The latest round of sales figures produced by Kantar Worldpanel ComTech show just how much of a success the Moto G smartphone has been for Motorola. The figures specifically deal with the UK, where until the end of last year, Motorola had a negligible share of the market. By the end of February 2014, it had risen to 6 percent, a feat accomplished solely by the Moto G.
Until the Moto G went on sale, Motorola had effectively ignored the UK and Europe. While it had a strong following when the Razr was popular, when it came to smartphones, Motorola preferred to concentrate on other markets. Early Droid phones went on sale months after the U.S. launch, and eventually, Motorola stopped bothering at all. Therefore, the Moto G faced a huge challenge. Re-introduce an effectively dead brand into an overflowing market.

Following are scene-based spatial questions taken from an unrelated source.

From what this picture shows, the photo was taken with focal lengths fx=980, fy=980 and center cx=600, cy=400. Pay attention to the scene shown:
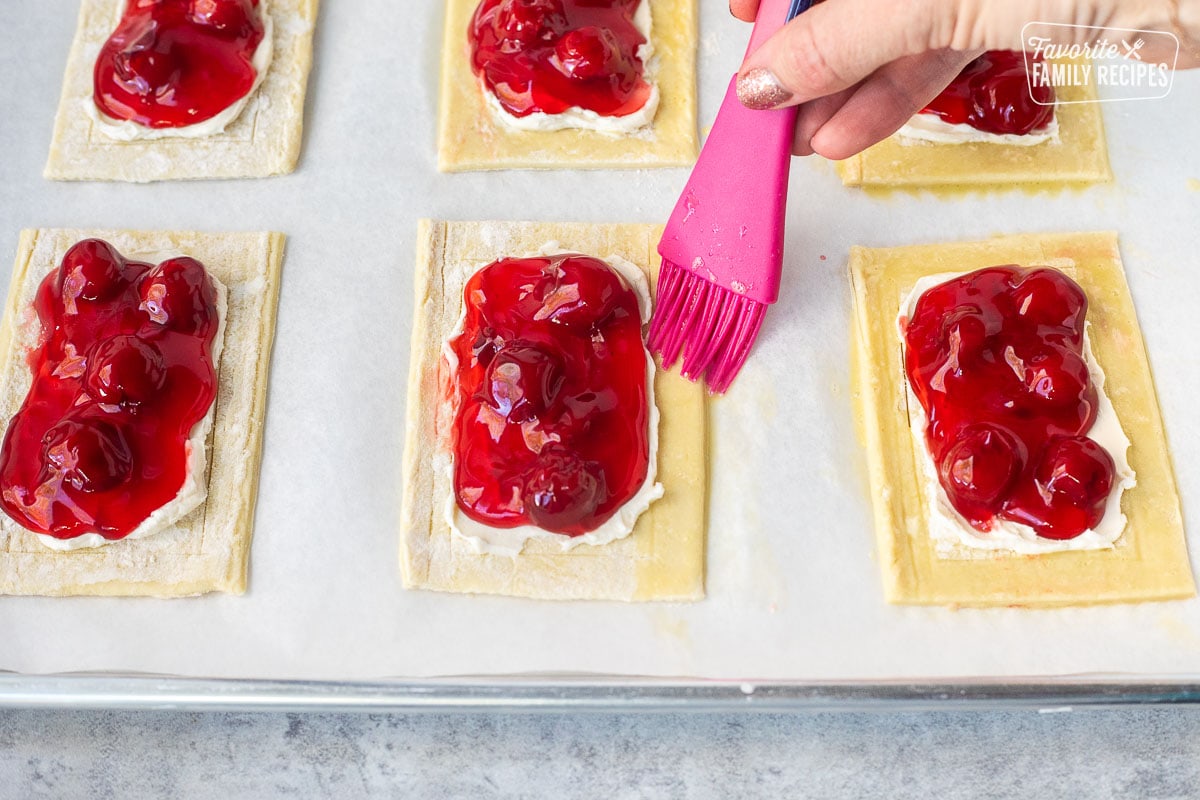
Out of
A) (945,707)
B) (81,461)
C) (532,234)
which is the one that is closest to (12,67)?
(81,461)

According to Kantar’s Strategic Insight Director, Dominic Sunnebo, the Internet was instrumental in bringing the Moto G to buyer’s attention. He said 40 percent of British consumers turned to online reviews before deciding which phone to buy. It’s no coincidence that almost half of all Moto G sales were made online. He also breaks down the profile of the typical Moto G buyer. Half of all owners are aged between 16 and 24, while a massive 83 percent are male. Given their ages, and the cost of the phone, it’s no surprise to see 40 percent of owners earn less than £20,000 (almost $33,300) per year.
Sunnebo adds the Moto G’s success “highlights the speed at which a quality budget phone can disrupt a market,” and concludes the phone has “stolen significant numbers of low-mid end customers from Samsung and Nokia.” The latter will certainly be hoping to see a similar reaction to its new, Android-based Nokia X devices, following their release.
Android still number one OS according to Kantar
While Motorola is the real story inside Kantar’s latest research, it has also published its smartphone OS market share stats. Correct at the end of February, in the U.S. Android holds 55 percent of the market, up nearly 4 percent over last year. Apple has fallen nearly 5 percent in the same time, down to 38 percent. Microsoft’s Windows Phone OS is now at 5 percent, up a single percentage point over 2013, while BlackBerry has a mere 0.6 percent.
It’s worth looking at the UK’s figures too. Windows Phone has gained nearly 4 percent in the last year, and is now up to just over 10 percent of the market, and it has clearly stolen some of this from Android, which has fallen 4.3 percent to 54 percent total. Apple’s iOS is in a clear second place with 32 percent market share. Finally, Japan remains the only country where iOS trumps Android, with Apple’s OS commanding a 54.9 percent share over Google’s 44 percent.